Maybe a derivation of yours.


#75

That’s like the fake dictionary version of fake news.


#76

Dear Comrade, how does Merriam-Webster define Santorum (or santorum)? :trollface: :trollface: :trollface:

(Don’t actually answer this question, please! :praying: )


#77

I think he’s building pretext for glassing Gaza and the West Bank. Ergo, no more need for a two-state solution. only Israel on one side and a nuclear wasteland on the other.

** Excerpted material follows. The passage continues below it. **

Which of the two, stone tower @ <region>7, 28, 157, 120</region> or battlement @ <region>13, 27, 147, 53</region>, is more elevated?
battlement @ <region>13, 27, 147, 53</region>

But then, he probably thinks there’s no difference right now anyway.


#78

Cheesy character assassination posing as fake fact? Everything is fake these days it seems. I guess when you’re in a race to the bottom the truth is a liability.


#79

What do you call it when words like vandalism, gothic (in the old sense), welch and jew (v) enter the dictionary?


#80

I don’t know much about the Canadian situation, but I’m guessing you don’t have abortion or gay marriage solely because judges decreed it, which has happened in the States. These are too important issues not to be decided by the people and their voted representatives. The courts, rooted in the law and tradition and life-long appointments, should act as a conservative anchor, while the legislative branch, often changing hands to keep up with the mind of the people, should be the more progressive voice of society, and reflect the evolution of people, when they evolve.

The problem is the (leftist) court sees itself as leading society’s evolution. That is way off the mark.